グズグズとしていた空が雨雲を吹き飛ばした今日、梅雨明けが宣言された。
七月も十二日目になり、すっかり夏らしい青空が広がっている。
先週の水曜日から始まった期末テストも火曜日の今日が最終日で、最後のテスト科目だった日本史と数学にしっかりと手応えを感じたこともあって、いつになく心が開放感に包まれていた。


「ねぇねぇ、ほっちゃん」
「ん?」
「ここの問題、わかった?」
「えー、どれー?」


SHRが始まる前に帰り支度をしていると、隣の席の堀田さんのもとにやって来たクラスメイトの中野(なかの)さんが、数学の問題用紙を広げて指差した。
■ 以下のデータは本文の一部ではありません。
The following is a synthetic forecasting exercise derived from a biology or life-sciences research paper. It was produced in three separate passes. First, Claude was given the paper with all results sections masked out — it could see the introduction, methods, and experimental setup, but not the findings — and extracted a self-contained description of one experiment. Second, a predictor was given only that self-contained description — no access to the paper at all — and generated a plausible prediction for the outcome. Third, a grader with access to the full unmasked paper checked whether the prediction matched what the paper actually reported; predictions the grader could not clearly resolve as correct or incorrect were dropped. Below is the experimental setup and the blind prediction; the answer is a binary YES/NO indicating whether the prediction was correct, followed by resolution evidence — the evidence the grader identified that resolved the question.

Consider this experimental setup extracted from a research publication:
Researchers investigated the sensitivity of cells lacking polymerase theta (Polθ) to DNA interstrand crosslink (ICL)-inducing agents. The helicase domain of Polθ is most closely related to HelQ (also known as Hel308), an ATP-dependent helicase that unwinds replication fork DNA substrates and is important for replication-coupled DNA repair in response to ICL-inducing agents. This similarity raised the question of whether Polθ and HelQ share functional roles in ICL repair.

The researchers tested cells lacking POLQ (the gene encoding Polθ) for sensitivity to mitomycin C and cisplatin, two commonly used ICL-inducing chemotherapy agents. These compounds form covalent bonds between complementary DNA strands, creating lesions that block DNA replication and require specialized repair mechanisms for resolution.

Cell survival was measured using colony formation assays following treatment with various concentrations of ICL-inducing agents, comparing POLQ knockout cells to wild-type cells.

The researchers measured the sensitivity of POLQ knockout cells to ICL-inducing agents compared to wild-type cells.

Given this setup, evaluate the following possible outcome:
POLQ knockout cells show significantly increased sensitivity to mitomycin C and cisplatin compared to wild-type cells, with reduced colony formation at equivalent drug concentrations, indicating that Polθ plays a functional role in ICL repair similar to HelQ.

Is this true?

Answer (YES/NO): NO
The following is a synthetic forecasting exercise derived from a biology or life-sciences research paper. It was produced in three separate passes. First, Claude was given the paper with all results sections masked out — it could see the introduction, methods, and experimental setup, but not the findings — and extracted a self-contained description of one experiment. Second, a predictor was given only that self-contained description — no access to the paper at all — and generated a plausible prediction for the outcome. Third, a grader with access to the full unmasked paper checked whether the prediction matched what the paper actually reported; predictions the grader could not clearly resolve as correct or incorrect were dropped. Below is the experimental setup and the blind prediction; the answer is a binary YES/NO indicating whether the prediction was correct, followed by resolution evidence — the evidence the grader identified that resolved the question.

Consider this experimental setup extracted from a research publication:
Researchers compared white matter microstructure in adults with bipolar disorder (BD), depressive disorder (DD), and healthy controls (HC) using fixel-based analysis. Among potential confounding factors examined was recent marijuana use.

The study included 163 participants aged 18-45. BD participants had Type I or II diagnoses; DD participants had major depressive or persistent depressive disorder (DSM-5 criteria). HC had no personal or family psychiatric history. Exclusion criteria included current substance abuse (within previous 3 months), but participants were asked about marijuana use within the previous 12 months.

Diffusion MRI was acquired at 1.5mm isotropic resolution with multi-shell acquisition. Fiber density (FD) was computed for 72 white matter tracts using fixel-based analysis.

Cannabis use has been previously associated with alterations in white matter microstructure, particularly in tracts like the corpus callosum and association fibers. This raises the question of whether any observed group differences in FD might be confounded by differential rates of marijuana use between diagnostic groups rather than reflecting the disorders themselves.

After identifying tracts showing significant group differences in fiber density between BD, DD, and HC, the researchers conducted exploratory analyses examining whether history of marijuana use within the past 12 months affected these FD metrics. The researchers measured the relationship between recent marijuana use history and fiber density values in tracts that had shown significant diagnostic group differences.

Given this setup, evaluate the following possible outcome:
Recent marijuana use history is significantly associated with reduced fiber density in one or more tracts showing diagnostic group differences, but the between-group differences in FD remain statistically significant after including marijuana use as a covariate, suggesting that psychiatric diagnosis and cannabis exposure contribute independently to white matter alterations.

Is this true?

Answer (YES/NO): NO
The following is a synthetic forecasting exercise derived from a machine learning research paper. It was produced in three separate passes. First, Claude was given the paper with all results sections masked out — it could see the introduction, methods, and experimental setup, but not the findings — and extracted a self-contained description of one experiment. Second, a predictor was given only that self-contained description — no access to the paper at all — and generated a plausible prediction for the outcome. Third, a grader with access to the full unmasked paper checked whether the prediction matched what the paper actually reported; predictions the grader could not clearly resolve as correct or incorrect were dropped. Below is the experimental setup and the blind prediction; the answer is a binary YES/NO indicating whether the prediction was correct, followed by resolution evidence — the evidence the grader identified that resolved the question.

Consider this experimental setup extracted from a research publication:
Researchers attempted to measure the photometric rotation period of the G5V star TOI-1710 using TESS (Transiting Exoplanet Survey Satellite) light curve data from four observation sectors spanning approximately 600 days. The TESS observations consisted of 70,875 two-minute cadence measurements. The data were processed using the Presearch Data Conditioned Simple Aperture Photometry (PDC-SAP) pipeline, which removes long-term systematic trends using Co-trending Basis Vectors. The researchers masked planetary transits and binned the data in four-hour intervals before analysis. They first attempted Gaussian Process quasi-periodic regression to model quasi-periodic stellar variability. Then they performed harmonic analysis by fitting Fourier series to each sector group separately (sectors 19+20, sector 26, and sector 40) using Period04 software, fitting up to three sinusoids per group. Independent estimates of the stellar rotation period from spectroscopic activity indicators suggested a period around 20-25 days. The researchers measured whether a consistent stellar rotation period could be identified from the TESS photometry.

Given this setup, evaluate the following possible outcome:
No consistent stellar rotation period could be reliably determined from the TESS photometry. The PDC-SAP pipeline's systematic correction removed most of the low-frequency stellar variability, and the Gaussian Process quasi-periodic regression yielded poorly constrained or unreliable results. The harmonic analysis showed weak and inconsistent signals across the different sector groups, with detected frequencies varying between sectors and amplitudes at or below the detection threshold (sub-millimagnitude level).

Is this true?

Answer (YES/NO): YES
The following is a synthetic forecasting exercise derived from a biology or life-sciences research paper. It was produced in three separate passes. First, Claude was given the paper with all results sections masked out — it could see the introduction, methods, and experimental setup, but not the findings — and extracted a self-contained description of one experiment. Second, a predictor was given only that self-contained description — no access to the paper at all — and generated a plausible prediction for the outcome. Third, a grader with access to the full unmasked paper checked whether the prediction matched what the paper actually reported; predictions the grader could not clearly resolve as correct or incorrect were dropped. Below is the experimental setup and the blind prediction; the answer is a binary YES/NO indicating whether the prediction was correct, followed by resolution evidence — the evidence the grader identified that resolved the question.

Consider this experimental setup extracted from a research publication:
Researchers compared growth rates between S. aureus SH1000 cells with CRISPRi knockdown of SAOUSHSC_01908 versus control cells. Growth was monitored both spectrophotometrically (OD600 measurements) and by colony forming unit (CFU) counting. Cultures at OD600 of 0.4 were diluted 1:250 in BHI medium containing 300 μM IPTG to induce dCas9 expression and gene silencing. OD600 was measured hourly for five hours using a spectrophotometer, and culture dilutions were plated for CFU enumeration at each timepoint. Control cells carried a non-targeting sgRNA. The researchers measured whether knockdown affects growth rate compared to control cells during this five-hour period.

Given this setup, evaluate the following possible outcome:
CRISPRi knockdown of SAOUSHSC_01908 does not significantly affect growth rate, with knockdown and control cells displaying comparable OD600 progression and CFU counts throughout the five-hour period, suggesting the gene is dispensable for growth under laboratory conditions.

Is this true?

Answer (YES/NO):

「うーん……って、わかるわけないじゃん! 私が数学嫌いなの知ってるでしょ!」
「やっぱり、ほっちゃんじゃダメかぁー」
「失礼な奴ー!」


中野さんもバレー部に所属していて、休み時間によく一緒に過ごしているほど仲良しのふたりは、きっと部活でもこんな感じなのだろう。
昨日も今日も堀田さんに挨拶をするだけで精一杯だった私には、ふたりのような関係性には縁がないことはわかっている。
だからこそ、視界の隅にチラチラと映る彼女たちの明るい笑い声を聞きながら、少しだけ羨ましく思ってしまった。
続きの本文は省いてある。